Exercise material ->
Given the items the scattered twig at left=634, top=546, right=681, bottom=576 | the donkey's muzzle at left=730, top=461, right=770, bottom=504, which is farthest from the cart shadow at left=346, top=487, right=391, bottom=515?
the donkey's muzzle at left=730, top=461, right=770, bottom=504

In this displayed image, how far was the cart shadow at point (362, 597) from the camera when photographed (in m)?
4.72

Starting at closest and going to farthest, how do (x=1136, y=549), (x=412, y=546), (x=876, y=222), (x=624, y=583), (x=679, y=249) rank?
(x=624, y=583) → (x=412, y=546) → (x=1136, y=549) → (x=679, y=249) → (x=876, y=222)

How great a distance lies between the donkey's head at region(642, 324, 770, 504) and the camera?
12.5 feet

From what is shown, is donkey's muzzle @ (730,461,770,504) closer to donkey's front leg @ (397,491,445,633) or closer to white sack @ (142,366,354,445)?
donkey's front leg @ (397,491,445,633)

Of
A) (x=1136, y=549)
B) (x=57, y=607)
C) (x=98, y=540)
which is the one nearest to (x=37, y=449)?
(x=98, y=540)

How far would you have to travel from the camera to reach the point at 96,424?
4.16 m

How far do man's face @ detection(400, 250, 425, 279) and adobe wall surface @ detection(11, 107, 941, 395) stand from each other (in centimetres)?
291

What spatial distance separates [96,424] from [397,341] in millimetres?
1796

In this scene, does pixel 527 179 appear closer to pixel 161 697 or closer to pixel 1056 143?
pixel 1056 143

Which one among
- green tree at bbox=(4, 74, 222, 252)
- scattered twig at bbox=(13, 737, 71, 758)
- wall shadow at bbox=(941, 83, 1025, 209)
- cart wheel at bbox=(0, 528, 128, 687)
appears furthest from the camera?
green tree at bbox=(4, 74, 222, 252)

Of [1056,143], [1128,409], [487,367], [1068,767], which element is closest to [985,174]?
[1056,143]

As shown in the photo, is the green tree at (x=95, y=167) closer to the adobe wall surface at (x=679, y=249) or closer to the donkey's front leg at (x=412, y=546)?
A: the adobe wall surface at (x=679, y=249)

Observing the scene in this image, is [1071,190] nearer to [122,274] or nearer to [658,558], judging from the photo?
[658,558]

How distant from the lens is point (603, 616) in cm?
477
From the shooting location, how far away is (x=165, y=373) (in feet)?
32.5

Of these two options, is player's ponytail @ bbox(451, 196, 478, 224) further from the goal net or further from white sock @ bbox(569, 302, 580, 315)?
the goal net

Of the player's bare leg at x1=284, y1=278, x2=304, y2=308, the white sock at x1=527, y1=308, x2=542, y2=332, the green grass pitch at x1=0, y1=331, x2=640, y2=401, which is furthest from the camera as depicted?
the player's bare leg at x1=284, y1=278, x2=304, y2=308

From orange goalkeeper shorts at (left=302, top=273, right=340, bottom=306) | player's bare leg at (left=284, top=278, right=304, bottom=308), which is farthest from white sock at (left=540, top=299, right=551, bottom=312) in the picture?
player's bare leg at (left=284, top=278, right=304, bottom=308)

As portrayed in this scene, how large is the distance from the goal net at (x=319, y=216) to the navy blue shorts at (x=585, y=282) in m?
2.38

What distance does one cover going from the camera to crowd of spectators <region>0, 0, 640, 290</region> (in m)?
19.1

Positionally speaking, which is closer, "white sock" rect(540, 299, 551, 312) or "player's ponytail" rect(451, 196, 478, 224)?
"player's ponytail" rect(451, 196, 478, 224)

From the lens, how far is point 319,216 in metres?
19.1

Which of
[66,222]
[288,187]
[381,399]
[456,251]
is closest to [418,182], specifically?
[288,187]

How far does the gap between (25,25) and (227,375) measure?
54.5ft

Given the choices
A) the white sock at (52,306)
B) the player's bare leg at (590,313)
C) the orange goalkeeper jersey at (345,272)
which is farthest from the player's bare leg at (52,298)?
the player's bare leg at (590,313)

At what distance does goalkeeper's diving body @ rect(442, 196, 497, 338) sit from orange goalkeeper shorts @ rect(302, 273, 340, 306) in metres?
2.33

Required task -> Please pull out the lines above, from the first one through the line containing "A: the adobe wall surface at (x=679, y=249)", and reproduce them word for word with both ends included.

Answer to the problem ->
Given the items the scattered twig at left=634, top=546, right=681, bottom=576 | the donkey's muzzle at left=730, top=461, right=770, bottom=504, which is farthest from the cart shadow at left=346, top=487, right=391, bottom=515?
the donkey's muzzle at left=730, top=461, right=770, bottom=504

In this displayed image, how far was the cart shadow at point (362, 597) from the camera when photographed (in m)?
4.72

Starting at closest and going to farthest, how do (x=1136, y=549), (x=412, y=546), (x=876, y=222), (x=624, y=583), (x=679, y=249) rank?
(x=624, y=583) → (x=412, y=546) → (x=1136, y=549) → (x=679, y=249) → (x=876, y=222)

How great a distance lies between the donkey's head at region(642, 324, 770, 504) and the camera?
12.5 feet

From what is shown, is donkey's muzzle @ (730,461,770,504) closer to donkey's front leg @ (397,491,445,633) or closer to white sack @ (142,366,354,445)?
donkey's front leg @ (397,491,445,633)

Of
A) (x=1136, y=549)
B) (x=57, y=607)
C) (x=98, y=540)
which is the one nearest to (x=37, y=449)?
(x=98, y=540)

How far would you have to travel from the camera to reach the point at 96,424?
4.16 m

How far do man's face @ detection(400, 250, 425, 279) and adobe wall surface @ detection(11, 107, 941, 395) stand from each other (in centimetres)?
291

What spatial distance separates [96,424] from [397,341] in millimetres?
1796

In this scene, does pixel 527 179 appear closer to pixel 161 697 or closer to pixel 1056 143?
pixel 1056 143

Which one among
- green tree at bbox=(4, 74, 222, 252)
- scattered twig at bbox=(13, 737, 71, 758)
- wall shadow at bbox=(941, 83, 1025, 209)
- cart wheel at bbox=(0, 528, 128, 687)
appears furthest from the camera?
green tree at bbox=(4, 74, 222, 252)

Of [1056,143], [1128,409], [487,367], [1068,767], which element is closest to [985,174]?
[1056,143]

As shown in the photo, is the green tree at (x=95, y=167) closer to the adobe wall surface at (x=679, y=249) or closer to the donkey's front leg at (x=412, y=546)?
A: the adobe wall surface at (x=679, y=249)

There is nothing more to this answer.